Building Networks for Social Change
The Washington, D.C.-based organization works toward long-term, sustainable solutions to the factors that enable corporations to commit human rights abuses. It also works to develop and enact mechanisms of accountability and redress in cases where violations are committed. ICAR’s mission basically sums up its goals for society; it believes in “an economy that respects the rights of all people, not just powerful corporations,” and seeks to promote human rights and equality by holding corporations accountable for their actions. Further, ICAR asserts that the efforts of the corporate accountability movement to stop corporate abuses are absolutely tied to larger issues of inequality. Thus, it seeks a rights-based economy that not only holds corporations accountable for their actions, but also promotes a more equitable state of the world.
As such, in its domestic work, ICAR and its civil society peers have been put on the defensive, and need to employ strategies to protect or restore accountability/regulatory mechanisms in addition to efforts to move forward and make positive change. Just recently there have been myriad rollbacks of Obama-era regulatory policies that protect workers, land rights, and other interests that directly align with ICAR’s work. ICAR has joined and spearheaded multiple coalitions in response to the unleashing of corporate power to wreak havoc on the citizens of America (and the world). This collaborative work is targeting harmful practices like, for example, Strategic Lawsuits Against Public Participation, which are heavily impacting allies like Greenpeace, and issues like voting rights and the corrupting power of corporate money in politics.
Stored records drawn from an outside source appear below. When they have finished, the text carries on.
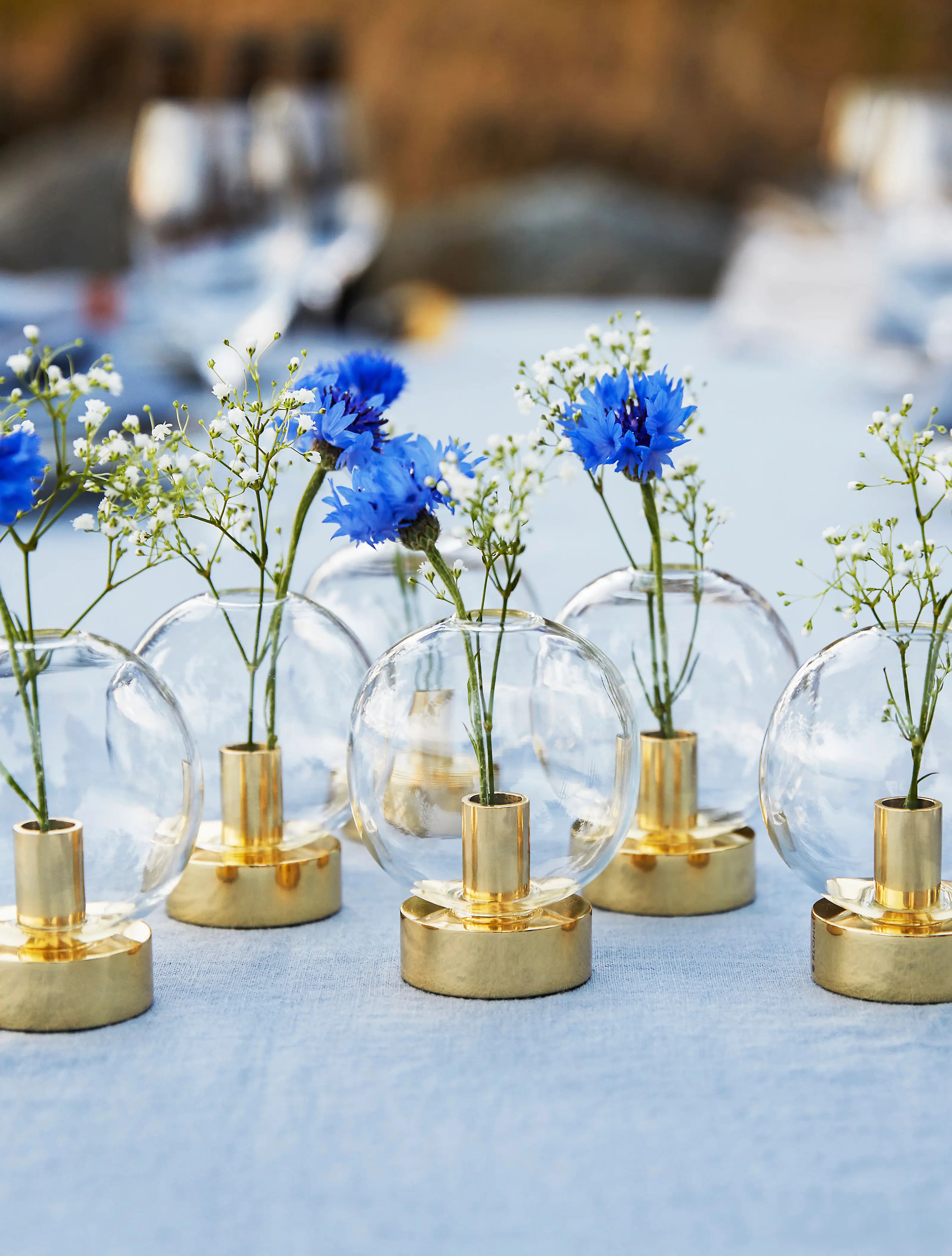 Ваза Orbis, 8 см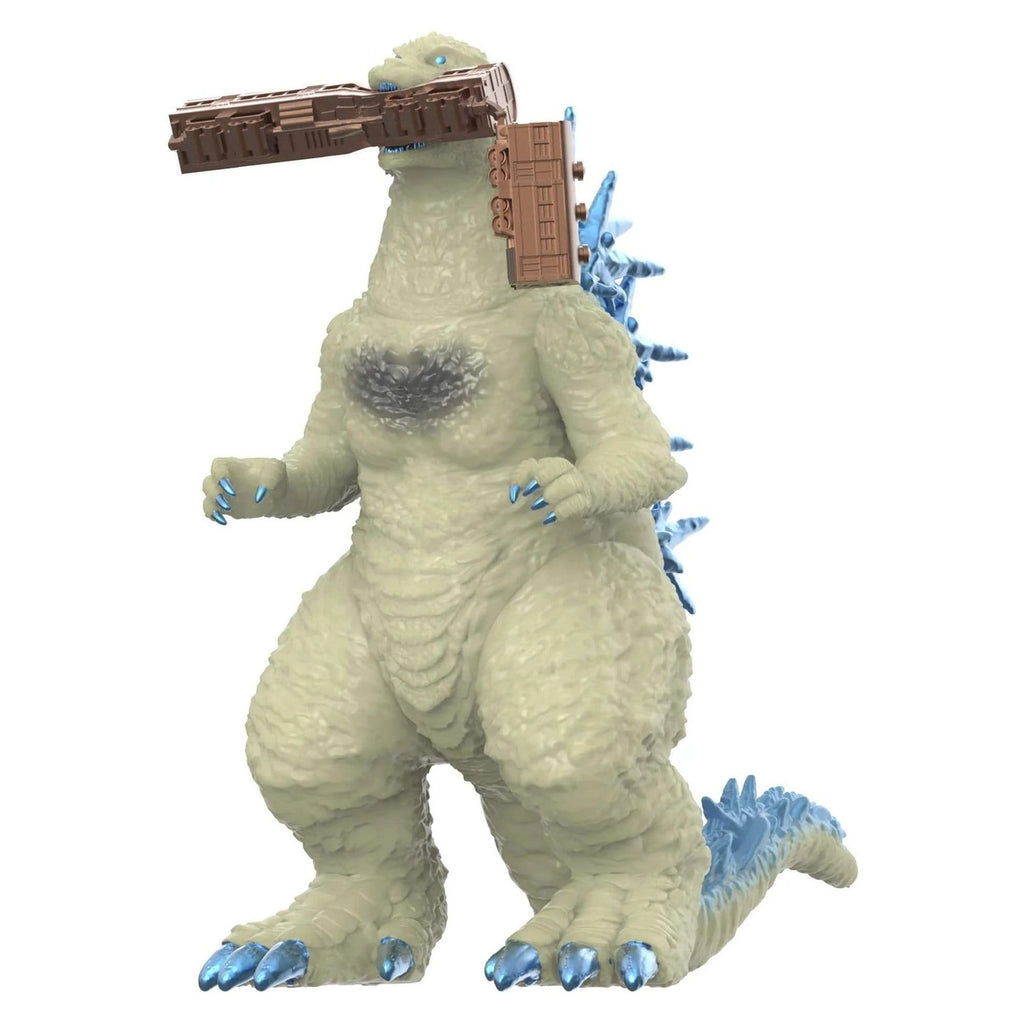 Productafbeelding Godzilla Toho ReAction actiefiguur Minus One (Train Biter - Glow) 15 cm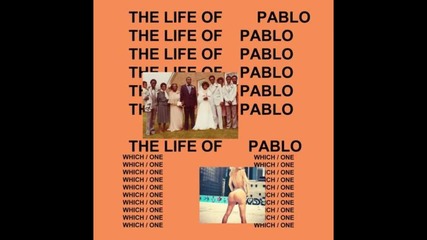Kanye West - No More Parties in L.a. (feat. Kendrick Lamar)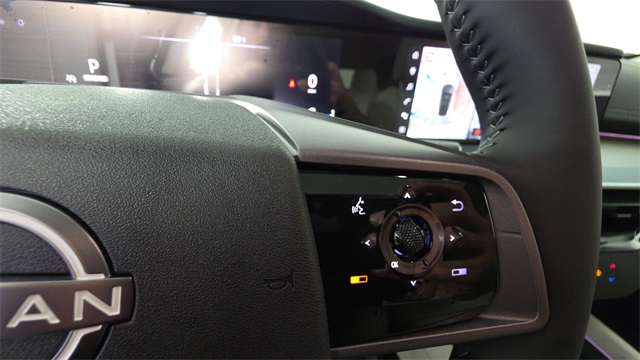 2025 Scarlet Ember Tintcoat Nissan Murano SL AWD SUV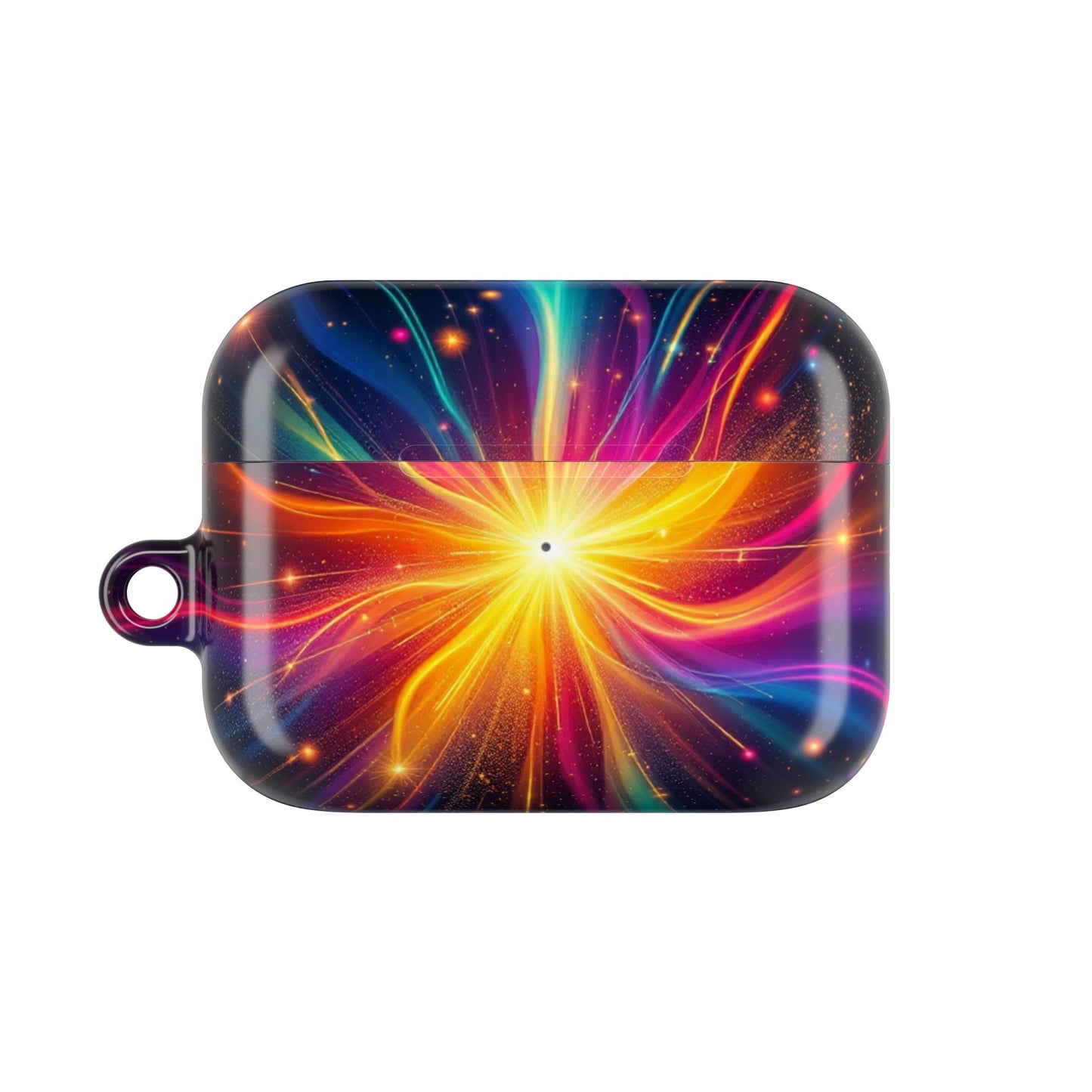 Colourful Air pod case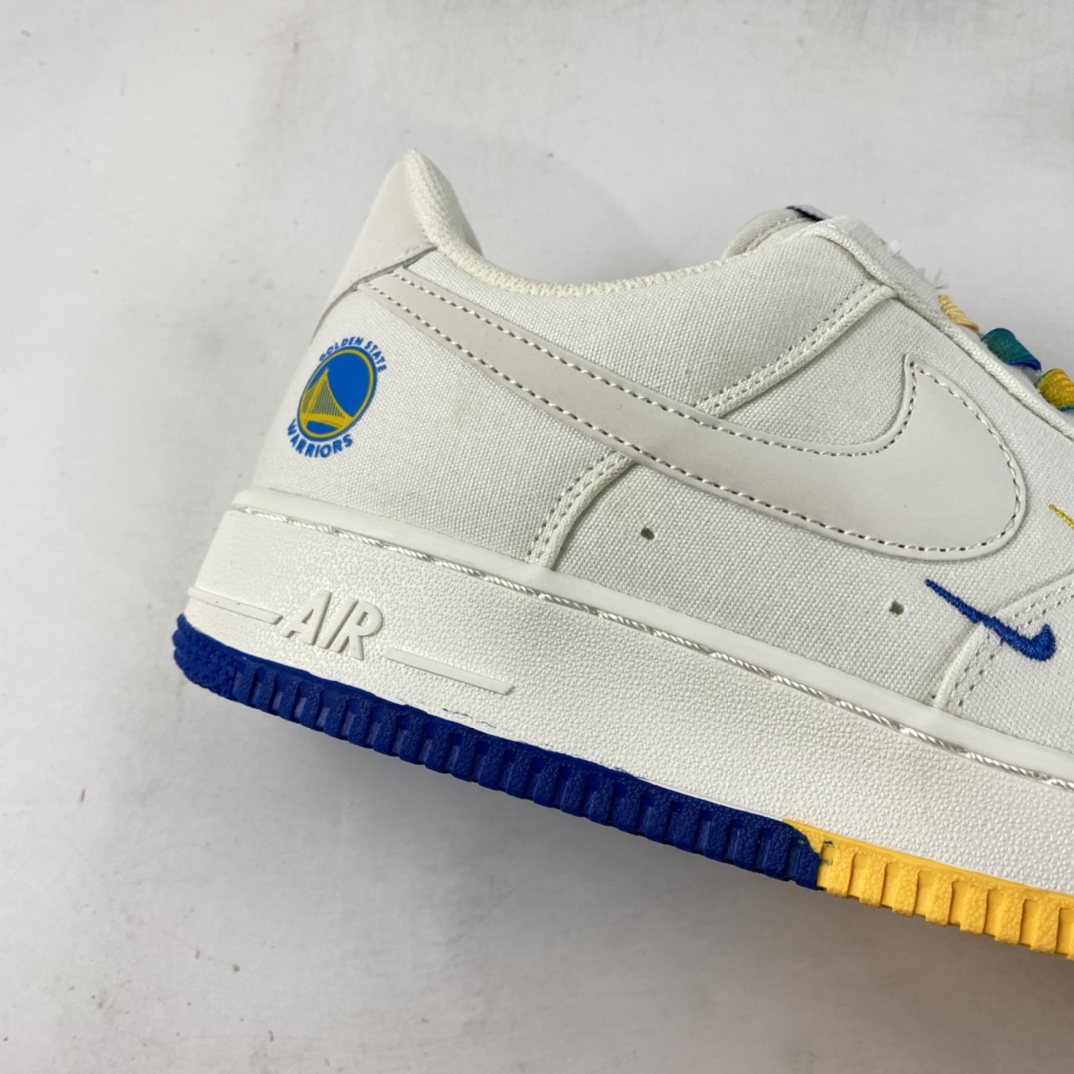 Custom-Nike-Air-Force-1-Low-Warriors-For-Sale-2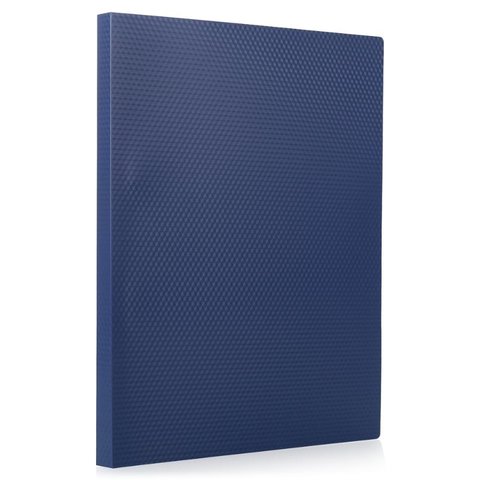 папка с боковым зажимом А4 Erich Krause Diamond 14827 синяя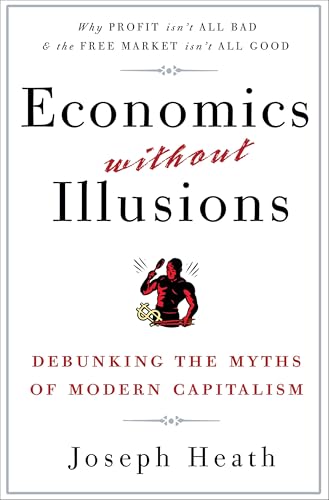 Economics Without Illusions Cover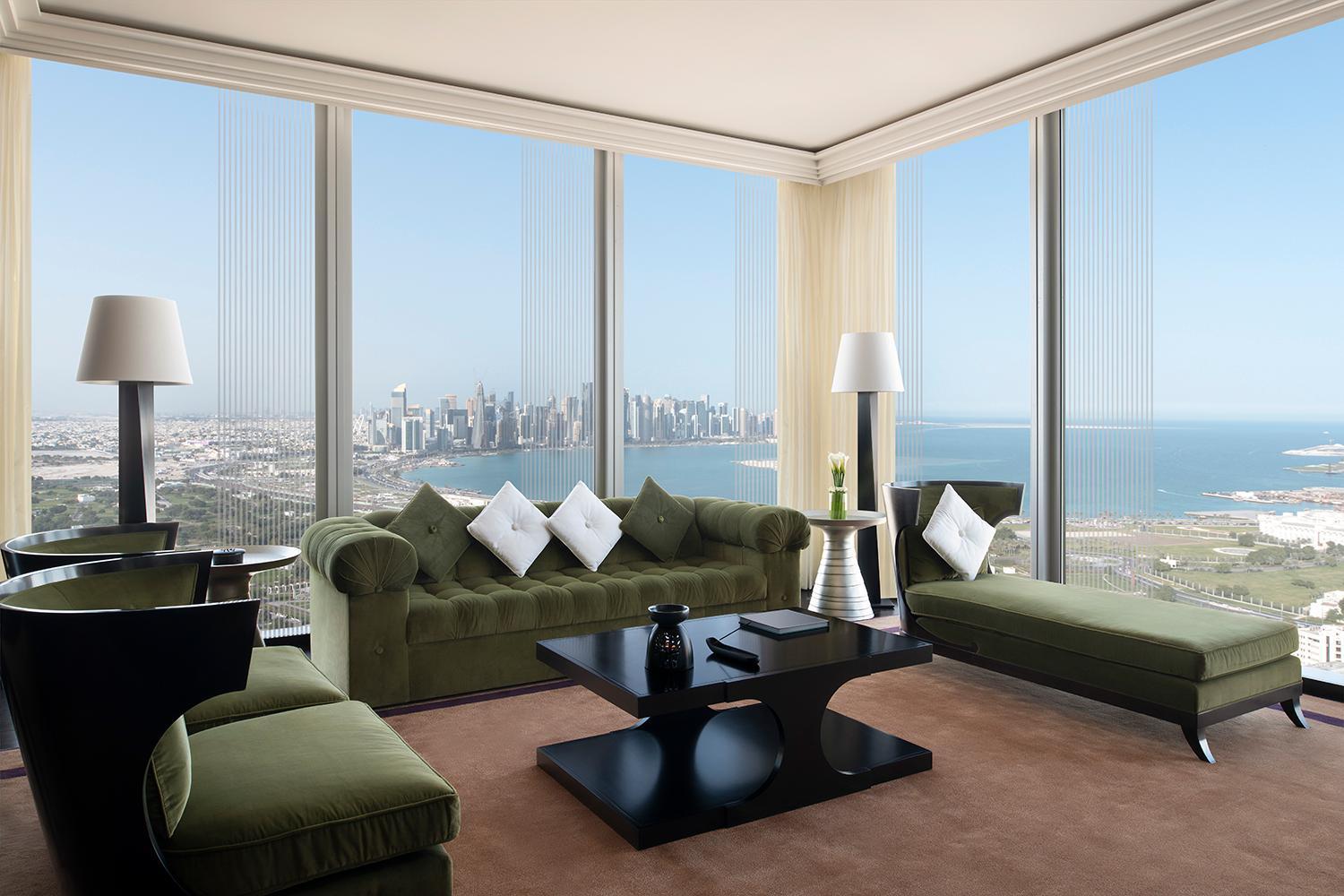 Banyan Tree Doha At La Cigale Mushaireb الغرفة الصورة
Further, ICAR is utilizing multiple strategies to attack corporate capture. Corporate capture is the mechanism whereby corporations and extremely wealthy individuals or groups leverage their money and unduly influence domestic and international decision-makers. This almost always results in the undermining of human and environmental rights. Work against corporate capture is an integral part of ICAR’s recent efforts, as it submits letters to public officials, calls for changes in the North American Free Trade Agreement (NAFTA), and develops a new project to call out corporations that do the most harm in their efforts to influence government.
In its more internationally geared work, ICAR seeks to holistically change the culture and laws surrounding corporate behavior. It works to develop and secure legal frameworks promoting corporate respect for human rights, ensure compliance to those frameworks, provide remedy when corporations violate those laws, and create tools to assess the ethicality of a corporation’s supply chain, sourcing, or other business practices. Major corporations have an outsized impact over the lives of many worldwide, be it due to labor standards or to environmental degradation harming communities near sites of corporate operation. So, ICAR believes it is necessary to expand the conditions under which corporations can be held liable for their action to align accountability mechanisms with the scale of corporate power. ICAR works on procurement reform, labor practices, and other elements of the production process to try and improve the state of human rights.